— ATLANTA (AP) — Matt Moulthrop was as horrified as anyone when news broke in 2010 that a University of Alabama fan had poisoned Auburn University's landmark oak trees after a football defeat.
But unlike most others around the country whose grips tensed on newspapers, steering wheels and remote controls at reports of the fan pouring herbicide on the roots of the 130-year-old oaks, the noted Atlanta wood-turner could do something about it. Not that Moulthrop could bring back the towering Southern live oaks, which had figured prominently in countless celebrations at Toomer's Corner, gateway to the Auburn campus. But as one of the country's top young craftsmen, he knew he could extract pure beauty from tragedy.

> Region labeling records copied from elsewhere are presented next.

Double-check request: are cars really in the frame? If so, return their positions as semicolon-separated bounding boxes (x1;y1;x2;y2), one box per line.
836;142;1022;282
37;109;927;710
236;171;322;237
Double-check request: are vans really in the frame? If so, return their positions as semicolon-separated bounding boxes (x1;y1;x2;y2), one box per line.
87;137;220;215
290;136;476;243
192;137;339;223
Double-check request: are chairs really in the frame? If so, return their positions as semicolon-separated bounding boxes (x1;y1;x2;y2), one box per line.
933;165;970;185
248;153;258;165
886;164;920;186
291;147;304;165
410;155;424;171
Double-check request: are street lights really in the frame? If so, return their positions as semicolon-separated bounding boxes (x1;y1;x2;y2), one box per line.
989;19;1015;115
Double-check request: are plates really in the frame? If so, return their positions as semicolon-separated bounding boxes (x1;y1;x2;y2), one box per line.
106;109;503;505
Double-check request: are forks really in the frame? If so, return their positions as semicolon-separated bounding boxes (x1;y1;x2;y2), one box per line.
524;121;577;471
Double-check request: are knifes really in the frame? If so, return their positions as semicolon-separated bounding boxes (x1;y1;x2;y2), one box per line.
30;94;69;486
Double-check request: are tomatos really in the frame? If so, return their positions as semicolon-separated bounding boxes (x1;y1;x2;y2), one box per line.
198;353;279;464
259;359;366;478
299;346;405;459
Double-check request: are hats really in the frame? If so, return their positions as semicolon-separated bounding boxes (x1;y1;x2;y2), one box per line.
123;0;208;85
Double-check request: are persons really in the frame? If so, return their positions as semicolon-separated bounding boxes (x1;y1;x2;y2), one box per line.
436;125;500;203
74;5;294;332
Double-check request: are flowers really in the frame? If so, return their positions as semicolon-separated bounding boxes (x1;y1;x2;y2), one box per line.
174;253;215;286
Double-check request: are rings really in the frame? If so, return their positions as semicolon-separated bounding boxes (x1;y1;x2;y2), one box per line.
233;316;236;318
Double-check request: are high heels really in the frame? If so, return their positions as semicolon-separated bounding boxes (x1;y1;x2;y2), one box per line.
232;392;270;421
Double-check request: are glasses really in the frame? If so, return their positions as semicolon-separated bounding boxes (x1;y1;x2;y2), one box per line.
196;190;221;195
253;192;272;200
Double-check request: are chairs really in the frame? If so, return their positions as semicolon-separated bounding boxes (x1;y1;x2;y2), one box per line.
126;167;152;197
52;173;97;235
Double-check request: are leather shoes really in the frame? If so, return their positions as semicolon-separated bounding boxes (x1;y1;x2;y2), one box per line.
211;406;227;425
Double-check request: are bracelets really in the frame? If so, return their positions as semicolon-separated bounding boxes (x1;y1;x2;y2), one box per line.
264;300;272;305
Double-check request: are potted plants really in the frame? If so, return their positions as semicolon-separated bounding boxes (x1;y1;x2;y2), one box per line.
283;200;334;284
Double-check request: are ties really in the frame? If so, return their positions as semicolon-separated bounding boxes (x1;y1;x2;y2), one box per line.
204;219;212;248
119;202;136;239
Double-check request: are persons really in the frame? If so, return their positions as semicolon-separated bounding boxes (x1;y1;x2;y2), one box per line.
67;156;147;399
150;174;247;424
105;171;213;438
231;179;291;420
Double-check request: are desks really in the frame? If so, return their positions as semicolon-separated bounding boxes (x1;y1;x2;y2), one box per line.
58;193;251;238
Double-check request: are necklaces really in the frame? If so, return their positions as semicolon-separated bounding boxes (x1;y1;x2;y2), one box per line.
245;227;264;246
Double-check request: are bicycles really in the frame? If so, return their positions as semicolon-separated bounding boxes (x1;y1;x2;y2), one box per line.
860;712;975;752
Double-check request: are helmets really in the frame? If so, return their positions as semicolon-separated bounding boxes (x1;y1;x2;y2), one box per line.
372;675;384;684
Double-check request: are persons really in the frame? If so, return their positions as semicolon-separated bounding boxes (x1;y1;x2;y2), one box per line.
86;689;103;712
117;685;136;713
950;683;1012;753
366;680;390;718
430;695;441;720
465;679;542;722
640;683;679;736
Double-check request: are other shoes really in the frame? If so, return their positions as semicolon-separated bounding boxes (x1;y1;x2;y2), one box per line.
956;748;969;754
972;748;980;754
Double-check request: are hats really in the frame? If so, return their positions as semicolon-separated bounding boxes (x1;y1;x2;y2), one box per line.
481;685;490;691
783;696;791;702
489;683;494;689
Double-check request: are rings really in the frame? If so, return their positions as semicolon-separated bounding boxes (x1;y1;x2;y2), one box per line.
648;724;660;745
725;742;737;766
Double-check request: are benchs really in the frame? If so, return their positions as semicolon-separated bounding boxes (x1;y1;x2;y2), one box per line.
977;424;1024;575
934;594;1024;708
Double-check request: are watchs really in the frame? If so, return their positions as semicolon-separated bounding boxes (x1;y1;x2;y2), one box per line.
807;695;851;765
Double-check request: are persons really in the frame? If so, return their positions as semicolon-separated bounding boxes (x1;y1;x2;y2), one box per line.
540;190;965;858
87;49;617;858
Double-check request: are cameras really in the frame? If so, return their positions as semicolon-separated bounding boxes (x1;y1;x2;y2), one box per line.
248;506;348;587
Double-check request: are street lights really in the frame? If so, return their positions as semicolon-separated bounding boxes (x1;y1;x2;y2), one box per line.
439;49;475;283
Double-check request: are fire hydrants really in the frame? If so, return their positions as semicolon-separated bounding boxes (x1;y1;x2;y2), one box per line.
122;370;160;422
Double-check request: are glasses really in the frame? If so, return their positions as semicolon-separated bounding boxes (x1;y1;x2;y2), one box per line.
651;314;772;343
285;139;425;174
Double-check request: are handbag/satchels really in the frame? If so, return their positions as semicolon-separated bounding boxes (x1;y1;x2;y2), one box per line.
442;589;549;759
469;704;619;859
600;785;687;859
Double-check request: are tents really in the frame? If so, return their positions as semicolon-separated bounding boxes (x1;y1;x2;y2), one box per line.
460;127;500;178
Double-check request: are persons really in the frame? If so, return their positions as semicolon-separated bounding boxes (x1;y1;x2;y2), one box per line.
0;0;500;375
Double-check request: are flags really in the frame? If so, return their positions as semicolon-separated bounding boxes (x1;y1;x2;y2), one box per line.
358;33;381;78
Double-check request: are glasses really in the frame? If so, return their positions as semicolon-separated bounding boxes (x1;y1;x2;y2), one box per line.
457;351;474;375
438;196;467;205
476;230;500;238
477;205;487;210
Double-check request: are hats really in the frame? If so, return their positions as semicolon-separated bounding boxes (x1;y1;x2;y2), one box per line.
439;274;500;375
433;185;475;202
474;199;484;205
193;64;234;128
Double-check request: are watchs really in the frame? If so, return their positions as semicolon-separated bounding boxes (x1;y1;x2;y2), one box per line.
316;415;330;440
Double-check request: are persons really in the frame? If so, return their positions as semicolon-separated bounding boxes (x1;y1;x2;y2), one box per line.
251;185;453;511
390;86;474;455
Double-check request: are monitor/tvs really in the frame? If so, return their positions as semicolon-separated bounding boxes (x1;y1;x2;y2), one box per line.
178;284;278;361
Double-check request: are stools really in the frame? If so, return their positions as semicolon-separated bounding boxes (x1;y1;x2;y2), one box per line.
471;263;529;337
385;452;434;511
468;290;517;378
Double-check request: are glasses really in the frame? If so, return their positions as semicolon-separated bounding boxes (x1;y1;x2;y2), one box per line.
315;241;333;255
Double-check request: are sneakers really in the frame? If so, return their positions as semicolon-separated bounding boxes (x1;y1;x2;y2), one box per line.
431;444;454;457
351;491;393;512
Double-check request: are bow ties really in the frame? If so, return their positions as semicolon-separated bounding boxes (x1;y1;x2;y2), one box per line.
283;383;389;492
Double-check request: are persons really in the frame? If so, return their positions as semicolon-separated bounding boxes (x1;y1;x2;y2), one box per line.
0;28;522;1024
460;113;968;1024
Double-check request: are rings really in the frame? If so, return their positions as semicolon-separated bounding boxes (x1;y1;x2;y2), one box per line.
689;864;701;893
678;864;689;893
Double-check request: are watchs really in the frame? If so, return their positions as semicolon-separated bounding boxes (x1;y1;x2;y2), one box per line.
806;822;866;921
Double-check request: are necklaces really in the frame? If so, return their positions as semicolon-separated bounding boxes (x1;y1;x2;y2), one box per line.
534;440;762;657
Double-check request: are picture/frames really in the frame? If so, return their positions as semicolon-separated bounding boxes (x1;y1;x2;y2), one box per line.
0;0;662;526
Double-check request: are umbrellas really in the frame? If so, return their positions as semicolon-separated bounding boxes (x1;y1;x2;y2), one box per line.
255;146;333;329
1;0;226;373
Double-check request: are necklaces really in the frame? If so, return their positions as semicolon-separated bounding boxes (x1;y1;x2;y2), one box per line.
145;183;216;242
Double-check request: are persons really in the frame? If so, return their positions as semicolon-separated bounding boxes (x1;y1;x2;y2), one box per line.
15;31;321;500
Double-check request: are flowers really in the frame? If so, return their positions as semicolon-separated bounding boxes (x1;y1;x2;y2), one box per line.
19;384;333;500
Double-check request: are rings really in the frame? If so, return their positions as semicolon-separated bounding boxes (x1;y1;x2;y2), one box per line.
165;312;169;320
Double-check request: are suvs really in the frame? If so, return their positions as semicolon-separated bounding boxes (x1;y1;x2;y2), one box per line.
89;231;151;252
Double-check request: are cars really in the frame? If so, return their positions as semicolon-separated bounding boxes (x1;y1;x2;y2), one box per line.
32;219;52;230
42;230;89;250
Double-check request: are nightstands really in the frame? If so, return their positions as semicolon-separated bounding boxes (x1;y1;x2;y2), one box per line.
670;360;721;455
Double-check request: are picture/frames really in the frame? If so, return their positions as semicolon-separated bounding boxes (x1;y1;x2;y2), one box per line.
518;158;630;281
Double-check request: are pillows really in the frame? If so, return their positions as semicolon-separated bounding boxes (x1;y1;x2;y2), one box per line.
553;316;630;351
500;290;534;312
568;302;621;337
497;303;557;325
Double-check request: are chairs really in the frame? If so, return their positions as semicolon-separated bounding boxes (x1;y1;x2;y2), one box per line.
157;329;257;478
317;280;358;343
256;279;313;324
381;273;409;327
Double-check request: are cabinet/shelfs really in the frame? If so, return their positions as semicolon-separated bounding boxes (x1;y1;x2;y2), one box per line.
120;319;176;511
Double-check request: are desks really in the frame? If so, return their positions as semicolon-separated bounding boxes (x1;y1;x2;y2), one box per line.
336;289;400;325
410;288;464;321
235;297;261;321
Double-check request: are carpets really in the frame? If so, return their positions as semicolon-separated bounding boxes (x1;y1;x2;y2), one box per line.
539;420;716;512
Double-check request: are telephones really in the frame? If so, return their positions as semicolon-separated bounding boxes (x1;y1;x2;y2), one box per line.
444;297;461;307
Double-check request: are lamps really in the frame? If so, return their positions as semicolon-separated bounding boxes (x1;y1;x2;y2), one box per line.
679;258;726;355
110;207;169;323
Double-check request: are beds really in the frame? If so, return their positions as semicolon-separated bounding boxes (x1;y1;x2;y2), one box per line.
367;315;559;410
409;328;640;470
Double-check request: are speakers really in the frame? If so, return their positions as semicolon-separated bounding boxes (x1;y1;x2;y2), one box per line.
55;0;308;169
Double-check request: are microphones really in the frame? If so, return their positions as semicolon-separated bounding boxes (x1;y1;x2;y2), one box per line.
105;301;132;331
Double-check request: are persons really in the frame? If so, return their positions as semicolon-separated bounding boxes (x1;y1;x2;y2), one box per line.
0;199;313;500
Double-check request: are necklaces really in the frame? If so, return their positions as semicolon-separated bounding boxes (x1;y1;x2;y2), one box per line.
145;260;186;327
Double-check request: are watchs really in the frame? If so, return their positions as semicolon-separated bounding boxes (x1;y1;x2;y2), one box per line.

He envisioned creating a large bowl that would stand as a symbol of the oaks' majesty, and perhaps even salve the sense of loss felt by the extended Auburn family.
Moulthrop is a third-generation wood-turner who has taken the classic vessel shapes of his father, Philip, and late grandfather, Ed, and turned them in new directions, with different materials and design approaches. He was recognized for his innovative eye in 2012, when the Smithsonian's Renwick Gallery in Washington included his pieces in its prestigious "40 Under 40: Craft Futures" exhibition.
Still, with his fine craft lineage, Moulthrop, now 36, said he often feels he's working in the long shadows of his father and grandfather. He therefore is attracted to projects with "an element of challenge and second meanings to them."
He contacted Jim Gorrie, a longtime collector of Moulthrop family work who is an Auburn alumnus and university trustee. The Brasfield & Gorrie construction firm president and CEO quickly connected him with university administrators and leaders of the school's Jule Collins Smith Museum of Fine Art.